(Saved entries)
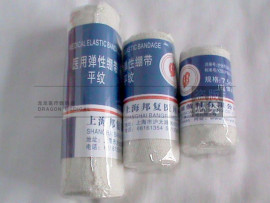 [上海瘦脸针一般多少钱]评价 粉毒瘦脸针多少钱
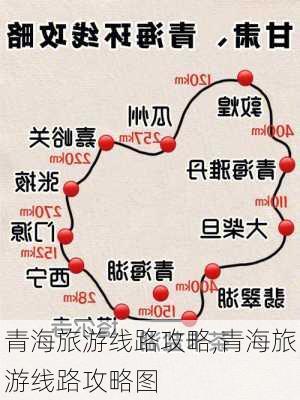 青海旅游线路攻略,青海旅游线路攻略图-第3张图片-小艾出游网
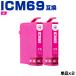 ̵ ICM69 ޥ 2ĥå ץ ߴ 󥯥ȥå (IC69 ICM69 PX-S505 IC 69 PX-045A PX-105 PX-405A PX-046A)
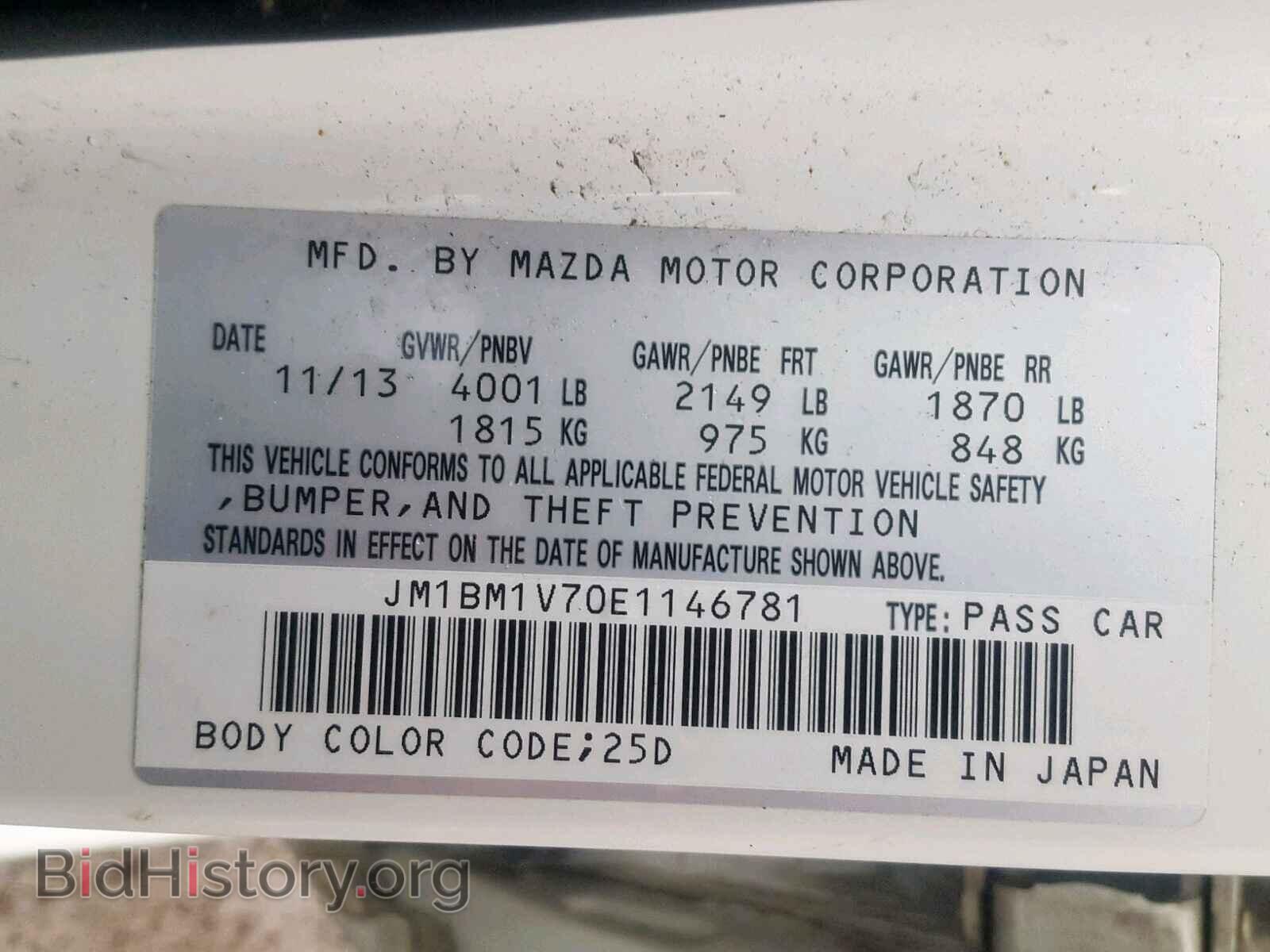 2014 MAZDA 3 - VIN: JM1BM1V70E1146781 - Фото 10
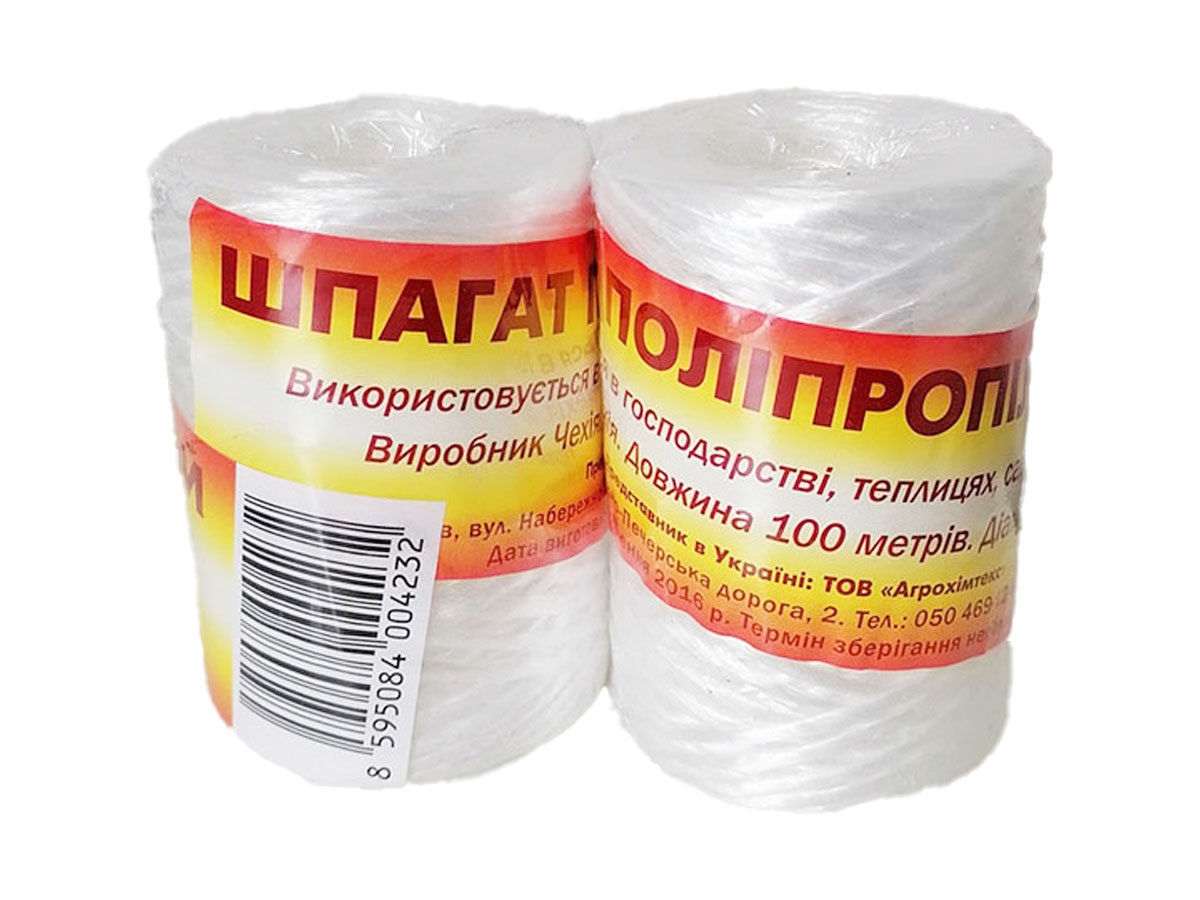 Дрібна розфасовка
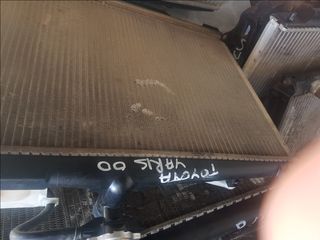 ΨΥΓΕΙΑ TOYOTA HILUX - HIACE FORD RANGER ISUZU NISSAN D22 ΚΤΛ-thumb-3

• _Required action_
Go through all of the items above and swap "TOYOTA" for "Toyota", keeping everything else the same. Leave the pictures out of your answer.

• _Reply_
 [上海瘦脸针一般多少钱]评价 粉毒瘦脸针多少钱
 青海旅游线路攻略,青海旅游线路攻略图-第3张图片-小艾出游网
 ̵ ICM69 ޥ 2ĥå ץ ߴ 󥯥ȥå (IC69 ICM69 PX-S505 IC 69 PX-045A PX-105 PX-405A PX-046A)
 2014 MAZDA 3 - VIN: JM1BM1V70E1146781 - Фото 10
 Дрібна розфасовка
 ΨΥΓΕΙΑ Toyota HILUX - HIACE FORD RANGER ISUZU NISSAN D22 ΚΤΛ-thumb-3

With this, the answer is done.